Pay It Forward: Don’t get lazy!

I was brutally reminded yesterday how important it is to keep an eye on things when you are updating systems rapidly.

I’ve been updating my vulnerability scanners almost as quickly as the vendor has been releasing updates. To date I’ve run numerous scans using one of their canned scanning policies. However, with one of their updates they changed the default behavior of the policy and it now aggressively attacks domain accounts by default.

The scan I happened to be running was of a server subnet in one of our offices overseas. It was after-hours for the local office so I knew I had time to recover if anything happened. However, we have a domain controller in that office and the vulnerability scanner enumerated domain accounts and started attacking them, locking them out very quickly.

Offices started calling the enterprise admin, who sits next to me, complaining to him that AD was going berserk and accounts were locking themselves out. Luckily we figured out what was going on quick enough for me to stop the scan and for him to do a wide-scale unlocking of accounts.

Lessons learned:

  1. Don’t use the canned policies if they get replaced with new, updated versions. Copy the policy and work with the renamed copy.
  2. Always check what has changed with vendor updates before you implement the updates. Don’t let yourself get comfortable and lazy.
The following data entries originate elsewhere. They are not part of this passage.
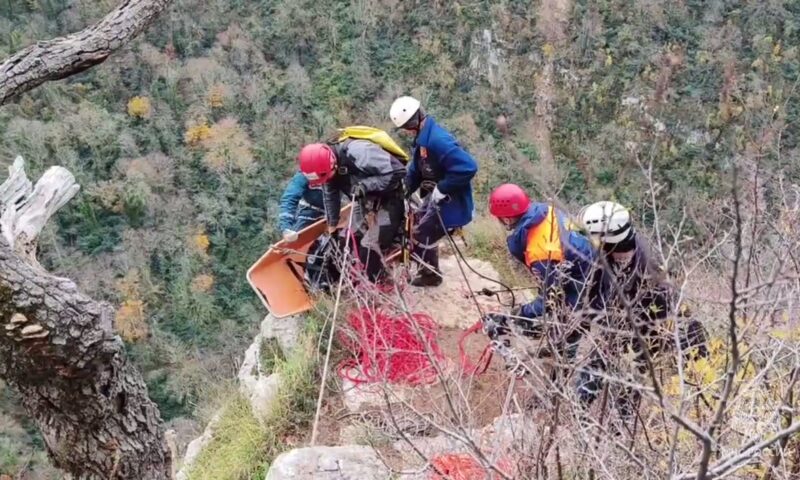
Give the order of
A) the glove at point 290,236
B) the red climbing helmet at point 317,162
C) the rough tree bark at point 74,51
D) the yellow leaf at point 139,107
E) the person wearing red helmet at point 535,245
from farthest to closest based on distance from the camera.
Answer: the yellow leaf at point 139,107
the glove at point 290,236
the red climbing helmet at point 317,162
the person wearing red helmet at point 535,245
the rough tree bark at point 74,51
Additional thoughts I had after the fact:

  1. This would be a great diversion for a real attack. Make some noise over here, while I attack a file server over there.
  2. This would also be a great way to get a single account unlocked for you. Say you were attacking one account but just can’t get in and now its locked out. Well, launch a massive attack on a large number of accounts and the organization will have to choose wether to leave those accounts locked out while they investigate, leaving numerous users idle, or unlock all accounts and try to investigate afterwards.

Granted that is noisy and sloppy, but in some organizations that don’t have the resources or skills to do proper investigations it might just do the trick.